J’ aime beaucoup cette expression qui comporte deux mots totalement contradictoires et qui sortait comme un slogan des lèvres d’un fameux anarchiste non violent des années 70, qui écumait le quartier latin et qui était venu me rendre visite (MOUNA pour ceux qui s’en rappellent!).
Cette expression est bien plus qu’une boutade facile et comporte une grande sagesse.
Elle est d’autant plus d’actualité que nous sommes à une époque où des gens de tous bords érigent sur internet leur verbiage en vérité absolue et entraînent les chercheurs dans des voies obscures.
Dans ces conditions ne pas douter c’est se montrer bien naïf et s’exposer à se fourvoyer dans des impasses.
Le mental bien souvent décrié dans les voies spirituelles doit être pris pour ce qu’il est et être mis à sa juste place mais en aucun cas ne doit être annihilé.

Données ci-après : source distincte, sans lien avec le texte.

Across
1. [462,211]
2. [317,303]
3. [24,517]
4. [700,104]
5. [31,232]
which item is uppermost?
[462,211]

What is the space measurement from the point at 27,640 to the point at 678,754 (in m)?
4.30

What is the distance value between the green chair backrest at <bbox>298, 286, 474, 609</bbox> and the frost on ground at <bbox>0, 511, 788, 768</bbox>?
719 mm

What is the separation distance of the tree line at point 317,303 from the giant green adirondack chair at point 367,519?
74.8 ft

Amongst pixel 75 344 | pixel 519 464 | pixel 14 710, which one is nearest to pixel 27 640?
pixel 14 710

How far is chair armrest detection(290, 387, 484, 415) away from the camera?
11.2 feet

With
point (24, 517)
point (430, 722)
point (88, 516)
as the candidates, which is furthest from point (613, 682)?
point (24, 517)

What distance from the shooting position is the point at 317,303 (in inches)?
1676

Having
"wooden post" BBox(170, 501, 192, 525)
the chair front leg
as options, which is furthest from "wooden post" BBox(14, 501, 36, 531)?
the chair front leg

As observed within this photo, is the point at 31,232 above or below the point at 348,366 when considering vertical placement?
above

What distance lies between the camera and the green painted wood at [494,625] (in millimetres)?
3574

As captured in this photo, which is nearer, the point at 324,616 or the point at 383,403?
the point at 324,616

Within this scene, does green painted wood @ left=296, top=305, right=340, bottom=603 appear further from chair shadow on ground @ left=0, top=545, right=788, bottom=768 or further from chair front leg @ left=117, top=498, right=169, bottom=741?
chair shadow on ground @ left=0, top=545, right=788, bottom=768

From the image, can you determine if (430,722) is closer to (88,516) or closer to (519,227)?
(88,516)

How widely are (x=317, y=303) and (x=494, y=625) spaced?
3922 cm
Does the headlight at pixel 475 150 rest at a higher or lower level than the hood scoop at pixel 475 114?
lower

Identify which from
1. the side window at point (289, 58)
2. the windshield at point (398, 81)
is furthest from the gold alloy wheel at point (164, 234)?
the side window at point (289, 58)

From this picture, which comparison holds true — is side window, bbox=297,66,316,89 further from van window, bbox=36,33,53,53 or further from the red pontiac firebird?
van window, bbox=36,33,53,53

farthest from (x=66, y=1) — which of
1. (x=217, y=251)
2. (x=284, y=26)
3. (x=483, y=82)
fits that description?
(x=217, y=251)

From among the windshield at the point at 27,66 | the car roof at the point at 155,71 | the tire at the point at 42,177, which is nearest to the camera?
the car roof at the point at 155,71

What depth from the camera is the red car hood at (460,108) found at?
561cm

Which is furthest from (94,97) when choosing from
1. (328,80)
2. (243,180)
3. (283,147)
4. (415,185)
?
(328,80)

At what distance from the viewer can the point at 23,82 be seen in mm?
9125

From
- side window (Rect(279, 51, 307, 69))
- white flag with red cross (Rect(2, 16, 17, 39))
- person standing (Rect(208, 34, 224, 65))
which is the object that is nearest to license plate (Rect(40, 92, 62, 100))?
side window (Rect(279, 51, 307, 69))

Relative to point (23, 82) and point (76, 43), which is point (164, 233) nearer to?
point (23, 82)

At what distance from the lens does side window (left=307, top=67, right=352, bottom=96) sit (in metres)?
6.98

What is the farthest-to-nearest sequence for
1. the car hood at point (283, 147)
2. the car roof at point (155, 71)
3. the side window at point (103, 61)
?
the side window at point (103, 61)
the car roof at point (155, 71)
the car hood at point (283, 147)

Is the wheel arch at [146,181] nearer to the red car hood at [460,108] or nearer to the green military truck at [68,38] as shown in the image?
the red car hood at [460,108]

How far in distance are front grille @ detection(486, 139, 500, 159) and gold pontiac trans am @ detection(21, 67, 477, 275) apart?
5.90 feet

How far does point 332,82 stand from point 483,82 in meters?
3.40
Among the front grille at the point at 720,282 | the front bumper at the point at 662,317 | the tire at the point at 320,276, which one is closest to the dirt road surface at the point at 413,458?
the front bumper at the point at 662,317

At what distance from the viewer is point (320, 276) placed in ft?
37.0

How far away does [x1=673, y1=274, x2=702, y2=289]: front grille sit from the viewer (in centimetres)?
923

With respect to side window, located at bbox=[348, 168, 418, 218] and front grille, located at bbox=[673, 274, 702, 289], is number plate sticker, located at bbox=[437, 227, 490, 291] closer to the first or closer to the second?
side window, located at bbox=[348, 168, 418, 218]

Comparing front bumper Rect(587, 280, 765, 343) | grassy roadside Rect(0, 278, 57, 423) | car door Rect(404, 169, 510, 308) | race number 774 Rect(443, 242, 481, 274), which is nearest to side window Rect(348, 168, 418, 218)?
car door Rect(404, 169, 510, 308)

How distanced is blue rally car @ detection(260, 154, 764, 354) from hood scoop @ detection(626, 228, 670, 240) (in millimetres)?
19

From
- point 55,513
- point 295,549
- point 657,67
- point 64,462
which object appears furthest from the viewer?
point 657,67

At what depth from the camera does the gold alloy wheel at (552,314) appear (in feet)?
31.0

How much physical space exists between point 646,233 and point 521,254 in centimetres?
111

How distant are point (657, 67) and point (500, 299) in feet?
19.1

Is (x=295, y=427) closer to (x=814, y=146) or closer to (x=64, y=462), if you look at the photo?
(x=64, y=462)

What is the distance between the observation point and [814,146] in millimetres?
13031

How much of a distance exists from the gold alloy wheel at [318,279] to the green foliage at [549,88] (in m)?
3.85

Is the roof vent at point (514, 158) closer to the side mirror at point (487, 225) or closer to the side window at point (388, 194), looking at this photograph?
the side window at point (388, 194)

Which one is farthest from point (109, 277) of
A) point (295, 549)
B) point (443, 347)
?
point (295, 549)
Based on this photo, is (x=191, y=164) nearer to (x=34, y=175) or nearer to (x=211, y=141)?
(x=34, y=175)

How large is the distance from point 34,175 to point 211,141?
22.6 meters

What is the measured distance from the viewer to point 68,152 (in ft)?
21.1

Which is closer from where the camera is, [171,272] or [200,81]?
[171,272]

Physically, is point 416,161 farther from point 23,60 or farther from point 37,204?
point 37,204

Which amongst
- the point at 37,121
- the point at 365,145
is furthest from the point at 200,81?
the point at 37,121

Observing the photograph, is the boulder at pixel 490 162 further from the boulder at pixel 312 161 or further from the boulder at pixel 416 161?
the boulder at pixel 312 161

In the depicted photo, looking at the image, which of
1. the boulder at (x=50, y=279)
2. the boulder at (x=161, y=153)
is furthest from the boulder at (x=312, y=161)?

C’est un outil merveilleux qui peut nous apporter de nombreuses lumières tout au long de notre cheminement.
Et l’aspect positif du doute c’est la remise en question de nos certitudes bien souvent plus encombrantes que roboratives.
Il y a donc un temps normal dans notre recherche où nous questionnons des tas de concepts, qui bien entendu sont le produit du mental ( ne jamais l’oublier):mais notre mental a besoin d’être nourri sinon il délire et l’angoisse monte.
Dans ces domaines comme dans tant d’autres, tout est affaire de discrimination et de mesure.
Ceci étant dit, quelques soient les réponses données, elles ne sont toujours qu’un doigt qui pointe vers la lune et pas la lune elle même !
Lorsque je consultais Bernard sur ce sujet du doute, il eût une fois de plus une réponse lumineuse qui me conforta dans mon appréhension de ce problème.Je livre sa réponse intégralement car elle est éclairante :
« Douter est quelque chose de sain et de naturel….Un chercheur( car je ne témoigne que pour les chercheurs) qui ne douterait pas, ne serait tout simplement pas un chercheur.
Notre recherche se résume en une succession d’expériences, de croyances(surtout au début!)d’idées et bien sûr de doutes…Et ceci plus ou moins selon chaque personne et c’est normal.
D’où vient le doute ?
Et bien tout simplement de ce que nous entendons ou lisons, qui concerne l’expérience d’un autre ou de plusieurs autres personnes et DONC DE CE FAIT IL NE S’AGIT PAS DE NOTRE PROPRE EXPÉRIENCE : c’est l’unique problème et il est de taille !
Il est donc tout à fait naturel d’avoir des doutes au sujet de quelque chose que nous ne vivons pas nous-mêmes.
UN ÊTRE RÉALISÉ VOIT LES CHOSES TELLES QU’ELLES SONT SANS AUCUNE INTERPRÉTATION : MAIS PAS LE CHERCHEUR ! »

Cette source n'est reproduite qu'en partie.